Maya Ortega is a writer from Colorado.
Her scripts feature women navigating liminality, in the spheres of work, spirituality, womanhood, and society.
About
She received an MFA from Savannah College of Art and Design in Dramatic Writing. Her scripts have won awards with Screenwriting Goldmine, Hollywood Screenplay Competition, finalist for the Austin Film Festival Playwriting Competition, selected for the SeriesFest Pitch-a-Thon, and a prose finalist for PERIPLUS finalist.

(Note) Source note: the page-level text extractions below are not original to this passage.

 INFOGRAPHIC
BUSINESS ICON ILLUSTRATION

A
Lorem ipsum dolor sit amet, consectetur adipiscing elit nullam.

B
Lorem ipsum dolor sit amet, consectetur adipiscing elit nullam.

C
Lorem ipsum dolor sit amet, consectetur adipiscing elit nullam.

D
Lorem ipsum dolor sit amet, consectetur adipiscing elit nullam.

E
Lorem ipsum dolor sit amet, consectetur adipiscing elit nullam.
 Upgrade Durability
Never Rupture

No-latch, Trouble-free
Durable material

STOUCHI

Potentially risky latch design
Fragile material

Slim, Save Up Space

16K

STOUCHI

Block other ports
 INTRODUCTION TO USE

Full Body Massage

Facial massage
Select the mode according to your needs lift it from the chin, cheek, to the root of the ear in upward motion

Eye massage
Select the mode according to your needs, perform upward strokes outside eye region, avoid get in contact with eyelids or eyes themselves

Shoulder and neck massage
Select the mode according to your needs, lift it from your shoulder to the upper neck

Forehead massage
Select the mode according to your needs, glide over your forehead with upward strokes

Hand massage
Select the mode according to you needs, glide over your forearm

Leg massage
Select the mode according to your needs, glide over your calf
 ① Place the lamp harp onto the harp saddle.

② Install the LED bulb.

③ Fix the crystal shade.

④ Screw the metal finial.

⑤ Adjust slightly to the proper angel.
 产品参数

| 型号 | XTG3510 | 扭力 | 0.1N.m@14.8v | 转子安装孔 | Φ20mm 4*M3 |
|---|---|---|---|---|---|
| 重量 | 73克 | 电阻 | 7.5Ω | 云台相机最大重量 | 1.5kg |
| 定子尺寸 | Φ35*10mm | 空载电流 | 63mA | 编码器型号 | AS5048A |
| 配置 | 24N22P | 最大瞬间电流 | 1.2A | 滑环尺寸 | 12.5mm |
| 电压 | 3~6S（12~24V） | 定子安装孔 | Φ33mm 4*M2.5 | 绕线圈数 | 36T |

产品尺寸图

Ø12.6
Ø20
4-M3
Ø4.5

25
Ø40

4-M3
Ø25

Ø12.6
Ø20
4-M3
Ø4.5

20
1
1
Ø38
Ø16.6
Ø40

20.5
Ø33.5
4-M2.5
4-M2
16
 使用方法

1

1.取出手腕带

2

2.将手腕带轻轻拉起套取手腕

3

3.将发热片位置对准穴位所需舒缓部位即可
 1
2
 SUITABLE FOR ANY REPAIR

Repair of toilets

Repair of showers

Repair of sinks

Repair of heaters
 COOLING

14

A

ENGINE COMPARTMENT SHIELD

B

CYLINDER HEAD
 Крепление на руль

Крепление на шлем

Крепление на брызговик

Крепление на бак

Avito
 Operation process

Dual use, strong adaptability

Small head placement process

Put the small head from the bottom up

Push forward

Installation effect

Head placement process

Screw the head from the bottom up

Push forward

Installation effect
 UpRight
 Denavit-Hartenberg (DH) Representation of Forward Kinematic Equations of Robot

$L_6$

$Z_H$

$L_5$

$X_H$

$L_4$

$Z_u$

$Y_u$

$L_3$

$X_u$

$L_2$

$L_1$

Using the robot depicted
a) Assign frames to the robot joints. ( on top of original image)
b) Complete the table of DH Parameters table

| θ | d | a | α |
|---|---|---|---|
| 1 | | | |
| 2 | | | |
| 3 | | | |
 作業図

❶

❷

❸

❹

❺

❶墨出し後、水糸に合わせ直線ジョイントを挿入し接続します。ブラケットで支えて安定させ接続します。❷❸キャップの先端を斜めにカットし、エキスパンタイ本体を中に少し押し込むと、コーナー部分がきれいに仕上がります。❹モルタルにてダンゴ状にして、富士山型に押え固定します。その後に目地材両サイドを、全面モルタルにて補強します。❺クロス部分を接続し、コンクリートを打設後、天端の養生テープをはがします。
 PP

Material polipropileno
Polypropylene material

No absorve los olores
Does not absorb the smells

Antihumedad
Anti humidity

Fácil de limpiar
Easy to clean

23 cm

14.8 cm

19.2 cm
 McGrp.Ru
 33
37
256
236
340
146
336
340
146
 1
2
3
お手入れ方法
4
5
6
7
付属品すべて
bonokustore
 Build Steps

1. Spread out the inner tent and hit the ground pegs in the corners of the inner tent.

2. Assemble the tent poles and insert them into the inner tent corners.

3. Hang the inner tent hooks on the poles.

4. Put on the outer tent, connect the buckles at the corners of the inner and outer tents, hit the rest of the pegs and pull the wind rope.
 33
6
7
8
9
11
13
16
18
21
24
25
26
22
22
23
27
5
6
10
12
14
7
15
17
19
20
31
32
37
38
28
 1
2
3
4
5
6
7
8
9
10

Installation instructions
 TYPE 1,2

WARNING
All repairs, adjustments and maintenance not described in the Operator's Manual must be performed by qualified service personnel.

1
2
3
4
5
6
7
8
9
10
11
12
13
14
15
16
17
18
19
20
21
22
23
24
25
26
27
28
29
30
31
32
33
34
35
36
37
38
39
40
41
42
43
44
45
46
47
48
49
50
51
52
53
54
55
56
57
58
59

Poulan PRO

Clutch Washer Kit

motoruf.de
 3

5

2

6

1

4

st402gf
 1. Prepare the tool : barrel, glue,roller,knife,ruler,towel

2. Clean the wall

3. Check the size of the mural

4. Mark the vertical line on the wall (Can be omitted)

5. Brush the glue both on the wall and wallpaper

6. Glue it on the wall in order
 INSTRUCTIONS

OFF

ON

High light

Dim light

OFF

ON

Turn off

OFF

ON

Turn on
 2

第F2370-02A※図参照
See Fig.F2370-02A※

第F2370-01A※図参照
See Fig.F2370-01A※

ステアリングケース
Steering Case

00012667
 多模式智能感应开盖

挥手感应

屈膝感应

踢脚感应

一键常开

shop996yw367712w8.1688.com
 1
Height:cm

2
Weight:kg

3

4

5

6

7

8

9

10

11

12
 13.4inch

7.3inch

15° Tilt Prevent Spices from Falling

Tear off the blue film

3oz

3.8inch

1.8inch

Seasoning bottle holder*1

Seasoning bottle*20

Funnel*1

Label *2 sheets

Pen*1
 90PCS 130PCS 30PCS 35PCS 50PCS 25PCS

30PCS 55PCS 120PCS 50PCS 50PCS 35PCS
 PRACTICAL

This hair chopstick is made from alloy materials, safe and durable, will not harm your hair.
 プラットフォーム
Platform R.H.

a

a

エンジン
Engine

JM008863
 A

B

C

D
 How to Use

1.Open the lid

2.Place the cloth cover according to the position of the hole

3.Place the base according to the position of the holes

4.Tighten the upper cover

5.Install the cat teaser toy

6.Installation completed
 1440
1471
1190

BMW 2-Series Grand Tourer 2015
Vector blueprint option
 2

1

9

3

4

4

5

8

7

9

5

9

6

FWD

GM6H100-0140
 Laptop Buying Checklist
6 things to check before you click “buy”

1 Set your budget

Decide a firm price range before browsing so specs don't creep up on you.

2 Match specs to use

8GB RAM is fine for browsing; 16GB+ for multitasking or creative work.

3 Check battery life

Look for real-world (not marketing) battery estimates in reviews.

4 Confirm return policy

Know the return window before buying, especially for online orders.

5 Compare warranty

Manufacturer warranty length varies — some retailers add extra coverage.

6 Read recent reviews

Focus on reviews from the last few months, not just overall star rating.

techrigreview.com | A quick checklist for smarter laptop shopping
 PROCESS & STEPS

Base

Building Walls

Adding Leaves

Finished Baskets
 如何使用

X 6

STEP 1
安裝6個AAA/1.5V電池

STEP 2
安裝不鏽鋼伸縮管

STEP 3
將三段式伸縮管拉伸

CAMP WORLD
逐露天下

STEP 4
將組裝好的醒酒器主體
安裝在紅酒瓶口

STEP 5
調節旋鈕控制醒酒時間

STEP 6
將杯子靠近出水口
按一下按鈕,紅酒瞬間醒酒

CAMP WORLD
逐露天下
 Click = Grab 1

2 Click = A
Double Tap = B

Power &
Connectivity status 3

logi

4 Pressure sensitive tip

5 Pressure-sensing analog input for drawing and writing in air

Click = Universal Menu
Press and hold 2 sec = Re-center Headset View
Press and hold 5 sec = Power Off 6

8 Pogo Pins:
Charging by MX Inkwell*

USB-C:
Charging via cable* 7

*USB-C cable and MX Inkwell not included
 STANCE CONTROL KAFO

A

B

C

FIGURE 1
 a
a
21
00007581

She’s home-schooled kindergartners, run a satirical local news site, put on a drive-through art show, and worked at a Russian-Turkish bathhouse.
Projects
Tip
A full-length play about a young woman who dies, and finds out in the afterlife that God’s new system for deciding where you go is based on her internet search history.
Gumshoe Gals
Half-hour comedy about two twenty-something best friends who become illegitimate private detectives, solving social mysteries—or trying to…
The Golden Age
One-hour drama about a female war correspondent who returns to Los Angeles to work as a low level writer in the Hollywood studio system in 1946, while dealing with PTSD, fledgling relationships, a dominating hierarchical corporation, and her desire to be an artist.
Curious & Curiouser
Half-hour live action kid’s series about four teenagers with disabilities discovering their personal power as they solve mysteries in a small Colorado mountain town.
Seinfeld Spec
I dug up this script a few years ago with the hopes of being inspired by how far I’ve come in my writing. Turns out, this is a great script. Written with the inspiration of cellphone technology inserted into Seinfeld, circa 2008.
Other
I paint on glass and mirrors, with a Jungian twist.
Contact
Write me an email to read full scripts, hire me, or for sauna tips.
The artist’s task is to save the soul of mankind; and anything less is a dithering while Rome burns. Because of the artists, who are self-selected, for being able to journey into the Other, if the artists cannot find the way, then the way cannot be found.